DATA PROVIDED:
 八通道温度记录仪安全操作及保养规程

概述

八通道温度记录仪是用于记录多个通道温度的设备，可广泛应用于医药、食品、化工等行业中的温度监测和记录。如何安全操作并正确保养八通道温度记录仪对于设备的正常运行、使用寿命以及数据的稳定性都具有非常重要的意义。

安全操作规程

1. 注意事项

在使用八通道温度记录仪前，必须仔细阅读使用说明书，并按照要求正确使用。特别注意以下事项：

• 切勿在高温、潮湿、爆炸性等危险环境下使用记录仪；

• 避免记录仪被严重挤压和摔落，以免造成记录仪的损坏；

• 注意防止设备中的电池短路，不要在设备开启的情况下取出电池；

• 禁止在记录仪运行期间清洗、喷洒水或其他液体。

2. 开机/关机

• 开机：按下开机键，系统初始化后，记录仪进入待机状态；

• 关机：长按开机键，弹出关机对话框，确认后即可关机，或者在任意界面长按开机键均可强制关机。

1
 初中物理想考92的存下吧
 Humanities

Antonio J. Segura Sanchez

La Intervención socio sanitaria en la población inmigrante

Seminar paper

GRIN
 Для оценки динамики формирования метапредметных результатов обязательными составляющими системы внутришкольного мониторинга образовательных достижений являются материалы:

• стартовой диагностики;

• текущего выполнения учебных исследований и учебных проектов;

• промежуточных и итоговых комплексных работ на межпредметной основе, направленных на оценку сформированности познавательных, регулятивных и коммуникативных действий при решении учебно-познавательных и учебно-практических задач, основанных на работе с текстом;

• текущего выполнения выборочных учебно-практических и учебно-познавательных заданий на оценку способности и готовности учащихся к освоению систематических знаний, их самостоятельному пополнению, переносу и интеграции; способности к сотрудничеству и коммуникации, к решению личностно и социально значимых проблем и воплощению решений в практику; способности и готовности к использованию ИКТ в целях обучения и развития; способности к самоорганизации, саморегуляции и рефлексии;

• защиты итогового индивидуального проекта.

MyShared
...
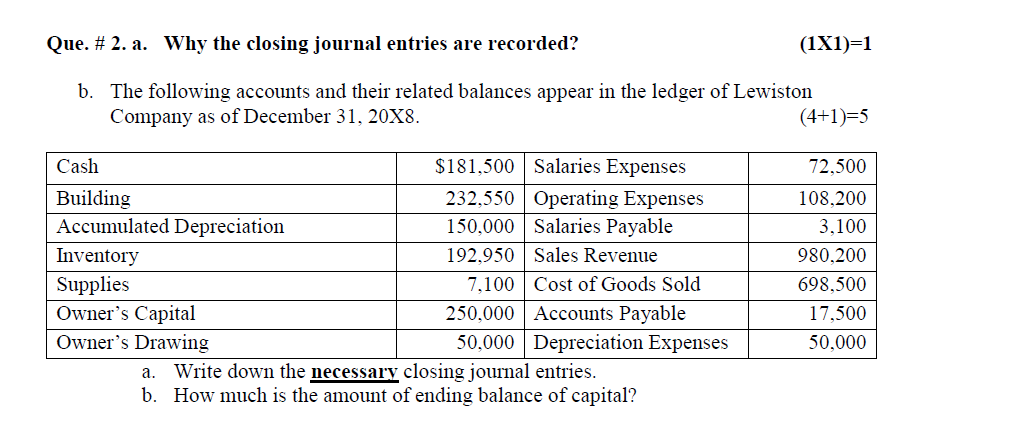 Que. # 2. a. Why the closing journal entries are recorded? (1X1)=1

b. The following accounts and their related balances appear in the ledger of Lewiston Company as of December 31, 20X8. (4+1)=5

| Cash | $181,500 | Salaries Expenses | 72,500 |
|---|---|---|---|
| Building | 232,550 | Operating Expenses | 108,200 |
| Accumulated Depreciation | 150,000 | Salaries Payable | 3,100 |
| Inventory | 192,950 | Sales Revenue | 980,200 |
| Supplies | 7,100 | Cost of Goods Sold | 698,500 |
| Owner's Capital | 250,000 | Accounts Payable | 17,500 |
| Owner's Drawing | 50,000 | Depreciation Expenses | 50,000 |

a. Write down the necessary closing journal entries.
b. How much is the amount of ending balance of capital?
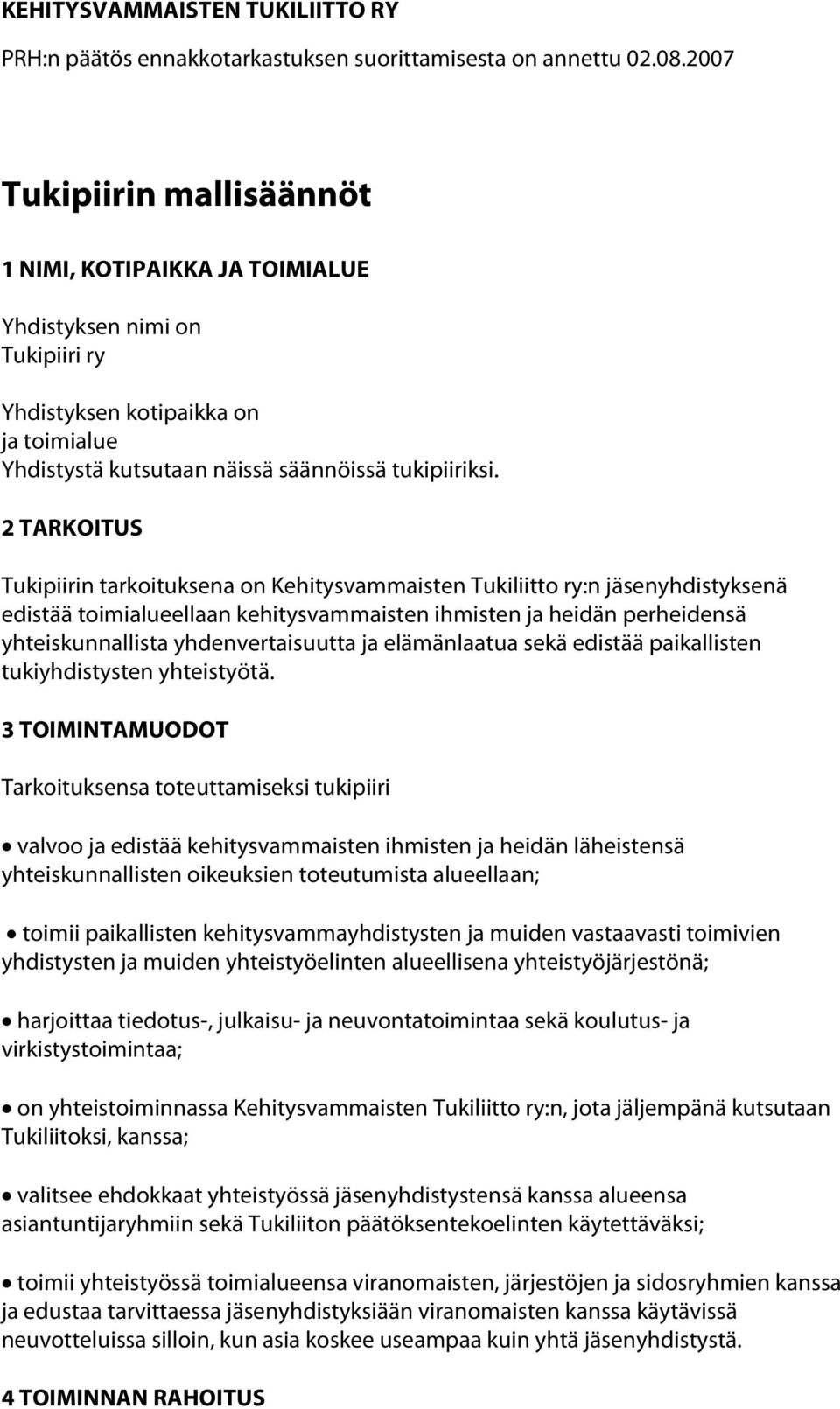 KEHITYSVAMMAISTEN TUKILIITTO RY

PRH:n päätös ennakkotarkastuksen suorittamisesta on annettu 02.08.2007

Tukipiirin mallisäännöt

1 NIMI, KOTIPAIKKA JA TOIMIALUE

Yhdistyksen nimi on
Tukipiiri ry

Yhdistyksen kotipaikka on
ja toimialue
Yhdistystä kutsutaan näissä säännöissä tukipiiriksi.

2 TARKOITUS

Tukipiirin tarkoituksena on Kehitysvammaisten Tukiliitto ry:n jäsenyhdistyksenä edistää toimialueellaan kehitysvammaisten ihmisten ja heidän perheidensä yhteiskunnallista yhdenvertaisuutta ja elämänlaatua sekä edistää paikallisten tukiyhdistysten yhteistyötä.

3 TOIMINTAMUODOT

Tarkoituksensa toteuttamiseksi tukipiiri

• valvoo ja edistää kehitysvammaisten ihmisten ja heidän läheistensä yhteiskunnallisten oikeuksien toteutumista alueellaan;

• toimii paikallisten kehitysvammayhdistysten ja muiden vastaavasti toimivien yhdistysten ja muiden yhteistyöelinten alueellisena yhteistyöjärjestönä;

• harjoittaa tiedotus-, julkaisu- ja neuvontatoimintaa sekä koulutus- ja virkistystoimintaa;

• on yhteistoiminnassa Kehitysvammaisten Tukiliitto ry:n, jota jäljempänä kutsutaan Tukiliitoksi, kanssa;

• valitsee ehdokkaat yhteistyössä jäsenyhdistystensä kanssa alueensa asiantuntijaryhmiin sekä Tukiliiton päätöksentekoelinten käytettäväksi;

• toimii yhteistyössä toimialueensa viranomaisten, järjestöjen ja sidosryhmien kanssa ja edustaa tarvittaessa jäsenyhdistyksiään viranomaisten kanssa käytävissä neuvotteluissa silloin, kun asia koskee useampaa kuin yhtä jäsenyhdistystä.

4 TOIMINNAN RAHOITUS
* * *
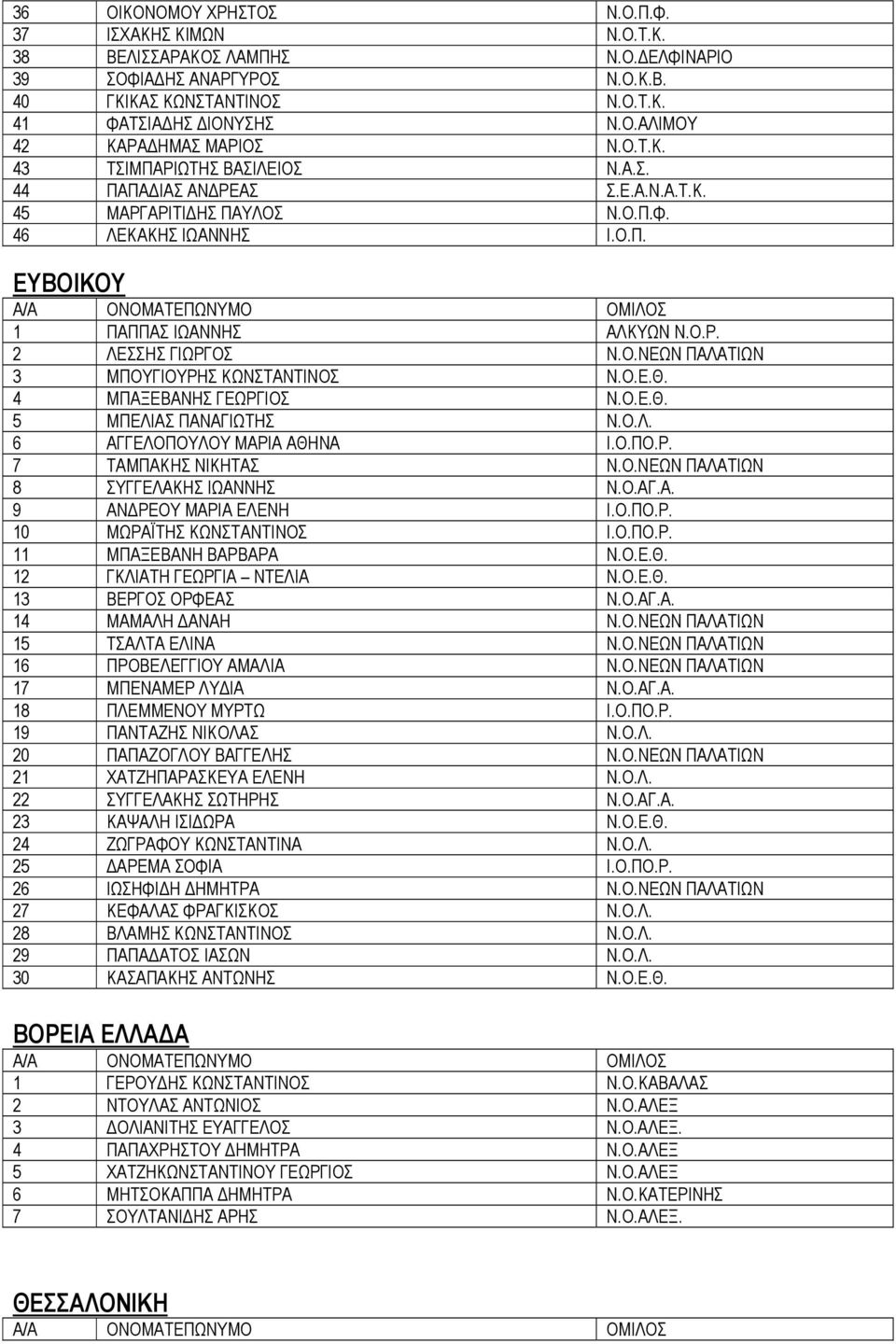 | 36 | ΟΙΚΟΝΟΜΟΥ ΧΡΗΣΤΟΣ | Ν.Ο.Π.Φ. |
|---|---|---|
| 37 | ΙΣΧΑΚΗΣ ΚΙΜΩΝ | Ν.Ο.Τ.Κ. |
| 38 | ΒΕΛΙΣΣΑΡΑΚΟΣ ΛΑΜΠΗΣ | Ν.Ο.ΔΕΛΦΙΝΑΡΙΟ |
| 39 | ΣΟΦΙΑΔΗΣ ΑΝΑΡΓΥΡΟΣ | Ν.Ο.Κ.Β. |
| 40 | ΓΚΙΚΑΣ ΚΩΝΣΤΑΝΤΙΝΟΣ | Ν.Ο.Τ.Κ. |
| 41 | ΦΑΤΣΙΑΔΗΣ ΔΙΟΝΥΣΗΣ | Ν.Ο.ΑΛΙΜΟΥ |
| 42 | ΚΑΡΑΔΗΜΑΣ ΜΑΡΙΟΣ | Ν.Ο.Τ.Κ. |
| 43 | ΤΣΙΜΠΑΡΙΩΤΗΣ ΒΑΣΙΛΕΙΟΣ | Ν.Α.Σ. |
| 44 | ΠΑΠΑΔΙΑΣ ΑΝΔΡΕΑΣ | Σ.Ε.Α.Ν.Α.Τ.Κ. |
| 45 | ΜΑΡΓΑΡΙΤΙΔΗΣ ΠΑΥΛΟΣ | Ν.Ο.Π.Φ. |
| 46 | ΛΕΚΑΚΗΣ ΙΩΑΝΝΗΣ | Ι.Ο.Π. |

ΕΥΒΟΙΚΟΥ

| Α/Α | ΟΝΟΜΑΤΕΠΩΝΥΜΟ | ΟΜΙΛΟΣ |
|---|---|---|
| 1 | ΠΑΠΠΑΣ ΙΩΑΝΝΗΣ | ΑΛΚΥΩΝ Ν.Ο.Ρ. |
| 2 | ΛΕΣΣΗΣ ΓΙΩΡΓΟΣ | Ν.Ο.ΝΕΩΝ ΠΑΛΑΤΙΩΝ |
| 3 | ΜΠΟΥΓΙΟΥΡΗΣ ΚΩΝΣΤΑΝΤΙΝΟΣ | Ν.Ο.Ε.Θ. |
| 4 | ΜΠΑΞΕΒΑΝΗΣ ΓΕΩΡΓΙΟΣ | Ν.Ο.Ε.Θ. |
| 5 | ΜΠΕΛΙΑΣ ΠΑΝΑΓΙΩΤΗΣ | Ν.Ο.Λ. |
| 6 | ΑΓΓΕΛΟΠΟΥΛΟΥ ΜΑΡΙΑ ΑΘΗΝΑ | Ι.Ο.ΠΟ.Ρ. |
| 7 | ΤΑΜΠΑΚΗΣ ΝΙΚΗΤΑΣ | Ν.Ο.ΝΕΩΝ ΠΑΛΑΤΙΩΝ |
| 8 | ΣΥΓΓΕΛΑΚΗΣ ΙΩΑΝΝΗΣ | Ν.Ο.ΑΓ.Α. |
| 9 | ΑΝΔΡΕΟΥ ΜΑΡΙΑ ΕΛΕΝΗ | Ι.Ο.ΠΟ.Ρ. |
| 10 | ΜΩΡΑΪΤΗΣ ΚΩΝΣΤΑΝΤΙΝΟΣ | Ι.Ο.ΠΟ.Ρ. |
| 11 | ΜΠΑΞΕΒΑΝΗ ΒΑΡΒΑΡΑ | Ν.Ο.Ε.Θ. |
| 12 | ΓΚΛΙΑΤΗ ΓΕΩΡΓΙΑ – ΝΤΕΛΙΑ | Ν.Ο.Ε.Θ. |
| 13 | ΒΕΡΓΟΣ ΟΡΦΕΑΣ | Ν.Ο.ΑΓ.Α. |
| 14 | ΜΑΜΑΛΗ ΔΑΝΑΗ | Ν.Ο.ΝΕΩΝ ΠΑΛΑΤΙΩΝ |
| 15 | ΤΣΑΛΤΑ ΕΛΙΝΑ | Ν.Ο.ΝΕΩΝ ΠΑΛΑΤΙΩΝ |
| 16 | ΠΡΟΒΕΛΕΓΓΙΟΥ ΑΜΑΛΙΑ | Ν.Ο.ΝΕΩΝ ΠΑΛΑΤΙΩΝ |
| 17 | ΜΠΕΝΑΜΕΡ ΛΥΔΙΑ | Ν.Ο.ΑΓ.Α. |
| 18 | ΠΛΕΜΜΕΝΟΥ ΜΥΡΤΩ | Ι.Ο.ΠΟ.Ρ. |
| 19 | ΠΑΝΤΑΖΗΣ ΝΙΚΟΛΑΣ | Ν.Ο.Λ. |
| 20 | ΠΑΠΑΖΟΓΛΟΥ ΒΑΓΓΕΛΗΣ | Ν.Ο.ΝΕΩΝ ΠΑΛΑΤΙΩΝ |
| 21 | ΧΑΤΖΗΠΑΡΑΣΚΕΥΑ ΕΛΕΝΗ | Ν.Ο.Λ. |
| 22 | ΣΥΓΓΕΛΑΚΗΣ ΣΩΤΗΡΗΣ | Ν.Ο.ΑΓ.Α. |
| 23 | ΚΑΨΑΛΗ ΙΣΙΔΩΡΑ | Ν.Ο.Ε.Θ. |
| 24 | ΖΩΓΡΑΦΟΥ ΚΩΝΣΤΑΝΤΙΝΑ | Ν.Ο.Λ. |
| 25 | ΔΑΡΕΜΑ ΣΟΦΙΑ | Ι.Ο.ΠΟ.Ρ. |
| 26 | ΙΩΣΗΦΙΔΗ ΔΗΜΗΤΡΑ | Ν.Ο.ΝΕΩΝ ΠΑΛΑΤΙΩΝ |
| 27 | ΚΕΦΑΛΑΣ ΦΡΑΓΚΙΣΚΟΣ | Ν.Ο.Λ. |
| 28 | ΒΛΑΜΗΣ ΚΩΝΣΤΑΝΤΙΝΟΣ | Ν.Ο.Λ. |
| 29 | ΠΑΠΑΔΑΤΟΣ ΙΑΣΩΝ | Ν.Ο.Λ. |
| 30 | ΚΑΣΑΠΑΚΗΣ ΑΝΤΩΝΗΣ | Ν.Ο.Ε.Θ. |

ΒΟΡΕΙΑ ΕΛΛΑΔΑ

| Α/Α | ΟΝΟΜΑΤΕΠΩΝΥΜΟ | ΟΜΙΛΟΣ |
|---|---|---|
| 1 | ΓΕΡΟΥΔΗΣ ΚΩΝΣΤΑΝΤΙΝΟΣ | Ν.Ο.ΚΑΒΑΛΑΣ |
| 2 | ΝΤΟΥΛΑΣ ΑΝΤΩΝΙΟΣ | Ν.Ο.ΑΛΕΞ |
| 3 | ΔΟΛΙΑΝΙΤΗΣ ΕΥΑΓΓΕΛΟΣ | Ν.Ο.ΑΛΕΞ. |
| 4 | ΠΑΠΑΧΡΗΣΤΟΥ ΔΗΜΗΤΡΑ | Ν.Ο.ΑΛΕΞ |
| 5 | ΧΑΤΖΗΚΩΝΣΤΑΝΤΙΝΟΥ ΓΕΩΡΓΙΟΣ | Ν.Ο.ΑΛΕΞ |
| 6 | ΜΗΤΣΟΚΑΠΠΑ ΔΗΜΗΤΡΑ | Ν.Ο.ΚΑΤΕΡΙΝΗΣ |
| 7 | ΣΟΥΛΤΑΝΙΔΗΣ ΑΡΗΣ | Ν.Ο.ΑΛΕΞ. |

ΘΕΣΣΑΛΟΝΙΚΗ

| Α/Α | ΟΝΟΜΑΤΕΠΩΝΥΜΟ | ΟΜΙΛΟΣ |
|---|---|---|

WORK REQUIRED: Pull every line containing "ΕΛΕΝΗ" out of the entries.

RESPONSE AREA:
| 9 | ΑΝΔΡΕΟΥ ΜΑΡΙΑ ΕΛΕΝΗ | Ι.Ο.ΠΟ.Ρ. |
| 21 | ΧΑΤΖΗΠΑΡΑΣΚΕΥΑ ΕΛΕΝΗ | Ν.Ο.Λ. |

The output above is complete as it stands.